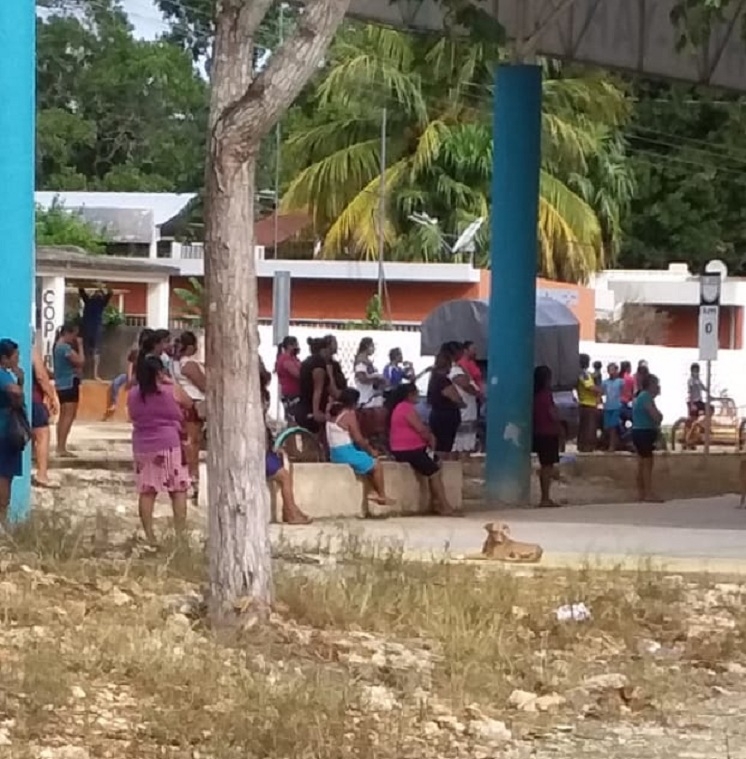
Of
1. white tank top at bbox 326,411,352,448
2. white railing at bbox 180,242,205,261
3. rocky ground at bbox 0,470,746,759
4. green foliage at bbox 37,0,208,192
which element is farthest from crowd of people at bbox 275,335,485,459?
green foliage at bbox 37,0,208,192

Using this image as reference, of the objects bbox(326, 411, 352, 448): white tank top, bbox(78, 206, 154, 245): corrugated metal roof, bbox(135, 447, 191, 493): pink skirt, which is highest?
bbox(78, 206, 154, 245): corrugated metal roof

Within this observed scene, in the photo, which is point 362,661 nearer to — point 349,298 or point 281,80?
point 281,80

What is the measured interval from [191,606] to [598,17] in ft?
47.1

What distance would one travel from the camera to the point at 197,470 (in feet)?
52.3

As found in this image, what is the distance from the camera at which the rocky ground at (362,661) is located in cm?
750

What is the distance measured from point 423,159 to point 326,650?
31.8 meters

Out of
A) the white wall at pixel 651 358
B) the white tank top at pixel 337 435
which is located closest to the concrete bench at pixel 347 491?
the white tank top at pixel 337 435

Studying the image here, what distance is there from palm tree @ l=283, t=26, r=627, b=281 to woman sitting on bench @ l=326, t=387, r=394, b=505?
76.1ft

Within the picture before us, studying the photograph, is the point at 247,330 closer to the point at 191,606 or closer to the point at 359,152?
the point at 191,606

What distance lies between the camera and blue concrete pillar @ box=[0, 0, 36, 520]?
1384 centimetres

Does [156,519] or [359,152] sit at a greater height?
[359,152]

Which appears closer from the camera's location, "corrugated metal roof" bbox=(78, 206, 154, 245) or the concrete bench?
the concrete bench

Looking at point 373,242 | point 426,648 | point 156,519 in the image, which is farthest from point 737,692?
point 373,242

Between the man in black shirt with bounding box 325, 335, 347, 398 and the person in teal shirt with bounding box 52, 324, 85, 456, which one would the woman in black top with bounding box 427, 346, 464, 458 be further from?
the person in teal shirt with bounding box 52, 324, 85, 456
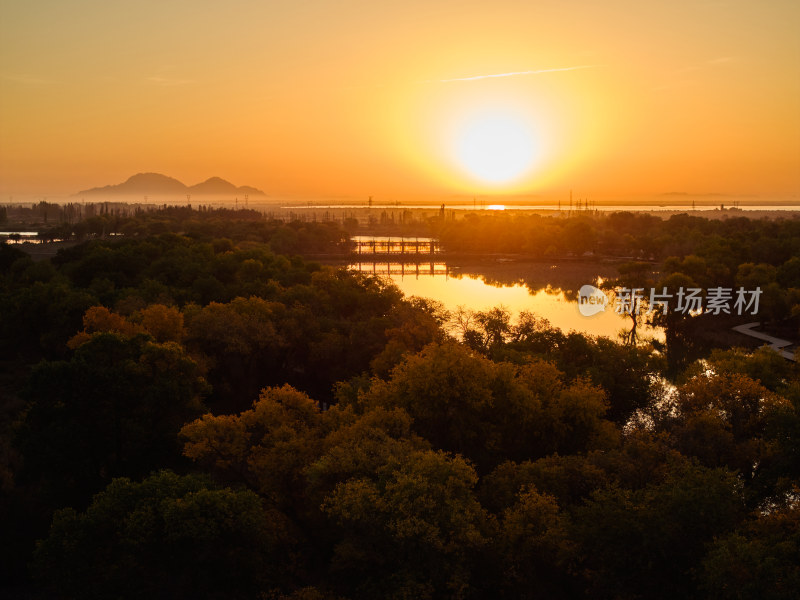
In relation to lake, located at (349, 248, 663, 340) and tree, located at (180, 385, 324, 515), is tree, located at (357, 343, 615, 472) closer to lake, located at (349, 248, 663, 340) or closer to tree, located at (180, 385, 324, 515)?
tree, located at (180, 385, 324, 515)

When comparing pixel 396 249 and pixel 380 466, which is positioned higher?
pixel 396 249

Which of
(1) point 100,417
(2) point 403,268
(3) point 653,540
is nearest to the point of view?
(3) point 653,540

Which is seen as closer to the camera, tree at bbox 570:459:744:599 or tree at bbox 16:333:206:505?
tree at bbox 570:459:744:599

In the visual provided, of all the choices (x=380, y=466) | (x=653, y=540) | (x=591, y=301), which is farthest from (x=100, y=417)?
(x=591, y=301)

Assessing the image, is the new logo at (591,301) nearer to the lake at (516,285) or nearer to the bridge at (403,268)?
the lake at (516,285)

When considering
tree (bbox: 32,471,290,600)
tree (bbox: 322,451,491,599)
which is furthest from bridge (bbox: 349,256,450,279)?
tree (bbox: 32,471,290,600)

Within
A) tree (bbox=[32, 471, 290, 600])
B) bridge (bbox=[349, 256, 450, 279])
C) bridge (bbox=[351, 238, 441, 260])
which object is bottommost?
tree (bbox=[32, 471, 290, 600])

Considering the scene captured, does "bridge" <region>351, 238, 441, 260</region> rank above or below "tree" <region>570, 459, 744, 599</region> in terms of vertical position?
above

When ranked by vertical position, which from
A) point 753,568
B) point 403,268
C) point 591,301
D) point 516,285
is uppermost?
point 403,268

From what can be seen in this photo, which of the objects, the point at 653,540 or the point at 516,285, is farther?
the point at 516,285

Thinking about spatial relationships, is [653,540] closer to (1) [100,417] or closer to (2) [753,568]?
(2) [753,568]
#####
• [REQUIREMENT]: Every entry should be returned exactly as written, minus the pictures.

• [CORRECT OUTPUT]:
Of
1. white tank top at bbox 326,411,352,448
2. white railing at bbox 180,242,205,261
3. rocky ground at bbox 0,470,746,759
4. green foliage at bbox 37,0,208,192
which element is farthest from crowd of people at bbox 275,335,485,459?
green foliage at bbox 37,0,208,192

Using this image as reference, of the objects bbox(326, 411, 352, 448): white tank top, bbox(78, 206, 154, 245): corrugated metal roof, bbox(135, 447, 191, 493): pink skirt, which is highest?
bbox(78, 206, 154, 245): corrugated metal roof

Within this observed scene, in the photo, which is point 362,661 nearer to — point 349,298 or point 281,80?
point 281,80

What is the measured interval from [191,606] to [598,17] in ft?
47.1

What distance would one travel from the camera to the point at 197,470 (in feet)?
52.3

As found in this image, what is the distance from the camera at which the rocky ground at (362,661) is located in cm?
750

What is the distance measured from point 423,159 to point 326,650?
31.8 meters

Out of
A) the white wall at pixel 651 358
B) the white tank top at pixel 337 435
which is located closest to the concrete bench at pixel 347 491?
the white tank top at pixel 337 435

Studying the image here, what distance is there from palm tree @ l=283, t=26, r=627, b=281 to woman sitting on bench @ l=326, t=387, r=394, b=505?
76.1ft

Within the picture before us, studying the photograph, is the point at 247,330 closer to the point at 191,606 or closer to the point at 359,152?
the point at 191,606

What distance lies between the camera and blue concrete pillar @ box=[0, 0, 36, 520]?
1384 centimetres

Does [156,519] or [359,152] sit at a greater height?
[359,152]

Which appears closer from the camera's location, "corrugated metal roof" bbox=(78, 206, 154, 245) or the concrete bench?
the concrete bench

Looking at point 373,242 | point 426,648 | point 156,519 in the image, which is farthest from point 737,692?
point 373,242

Between the man in black shirt with bounding box 325, 335, 347, 398 and the person in teal shirt with bounding box 52, 324, 85, 456, which one would the woman in black top with bounding box 427, 346, 464, 458 be further from?
the person in teal shirt with bounding box 52, 324, 85, 456
In relation to lake, located at (349, 248, 663, 340) and tree, located at (180, 385, 324, 515), is tree, located at (357, 343, 615, 472) closer to lake, located at (349, 248, 663, 340) or closer to tree, located at (180, 385, 324, 515)?
tree, located at (180, 385, 324, 515)

When comparing pixel 396 249 and pixel 380 466, which is positioned higher?
pixel 396 249

Which of
(1) point 100,417
(2) point 403,268
(3) point 653,540
is nearest to the point of view?
(3) point 653,540

Which is seen as closer to the camera, tree at bbox 570:459:744:599 or tree at bbox 16:333:206:505?
tree at bbox 570:459:744:599

In the visual provided, of all the choices (x=380, y=466) | (x=653, y=540) | (x=591, y=301), which is farthest from (x=100, y=417)?
(x=591, y=301)

Assessing the image, is the new logo at (591,301) nearer to the lake at (516,285) or nearer to the bridge at (403,268)?
the lake at (516,285)

When considering
tree (bbox: 32,471,290,600)
tree (bbox: 322,451,491,599)
which is furthest from bridge (bbox: 349,256,450,279)?
tree (bbox: 32,471,290,600)

Within
A) tree (bbox=[32, 471, 290, 600])
B) bridge (bbox=[349, 256, 450, 279])
C) bridge (bbox=[351, 238, 441, 260])
which object is bottommost?
tree (bbox=[32, 471, 290, 600])

Considering the scene captured, does "bridge" <region>351, 238, 441, 260</region> rank above or below "tree" <region>570, 459, 744, 599</region> in terms of vertical position?
above

When ranked by vertical position, which from
A) point 753,568
B) point 403,268
C) point 591,301
D) point 516,285
is uppermost?
point 403,268

From what can be seen in this photo, which of the objects, the point at 653,540 or the point at 516,285, is farther?
the point at 516,285

Thinking about spatial relationships, is [653,540] closer to (1) [100,417] or closer to (2) [753,568]?
(2) [753,568]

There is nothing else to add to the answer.